## GIVEN EXERCISE
Rewrite the records below, swapping each "soccer cleat" for "football boot" and keeping everything else the same. Leave the pictures out.

○ ○ ○

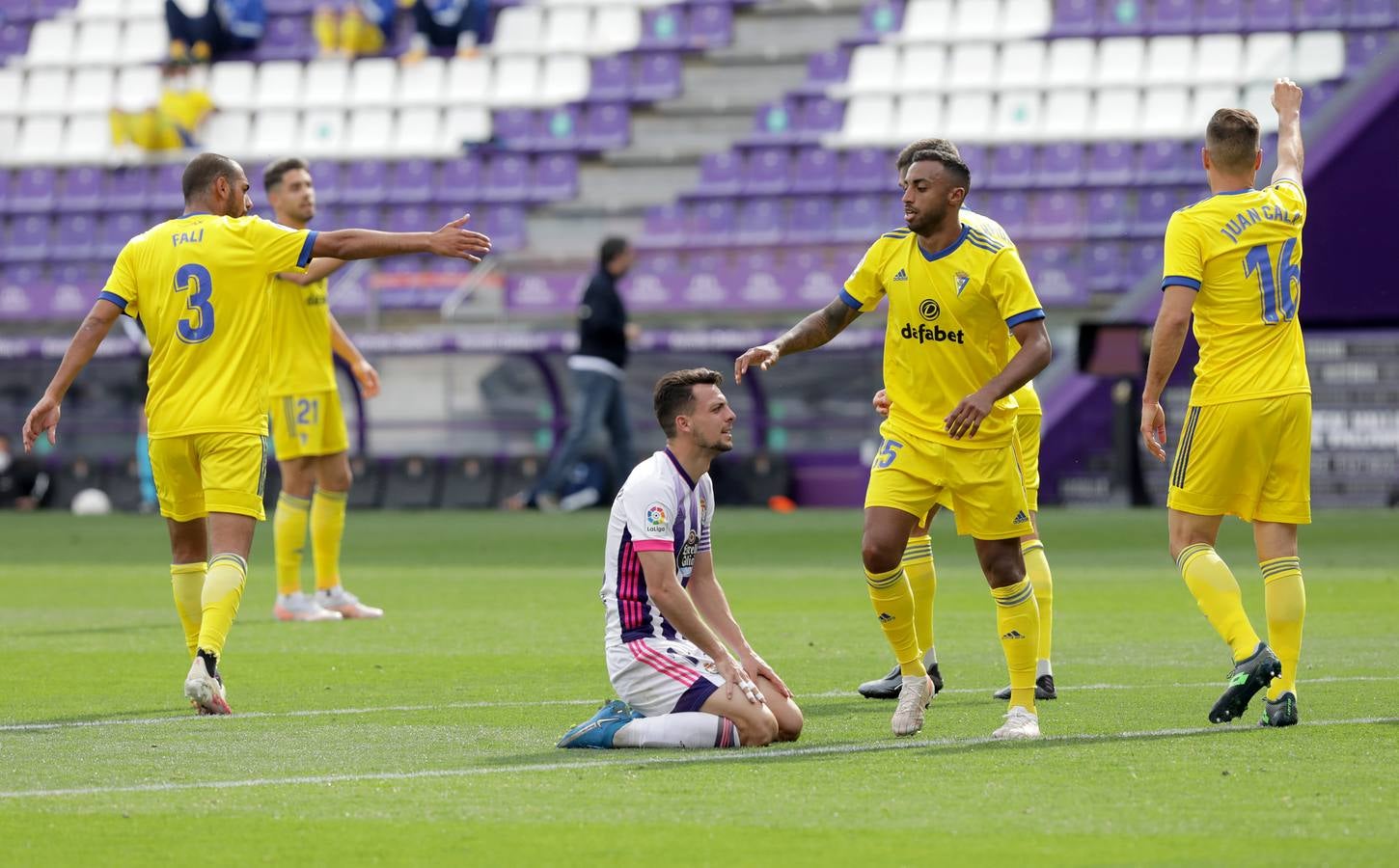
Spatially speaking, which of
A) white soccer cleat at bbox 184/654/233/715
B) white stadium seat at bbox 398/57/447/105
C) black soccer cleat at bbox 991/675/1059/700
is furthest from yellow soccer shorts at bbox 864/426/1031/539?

○ ○ ○

## RESULT OF THE TASK
Spatially speaking, which of
A) white football boot at bbox 184/654/233/715
B) white stadium seat at bbox 398/57/447/105
C) black football boot at bbox 991/675/1059/700
is furthest from yellow soccer shorts at bbox 864/426/1031/539?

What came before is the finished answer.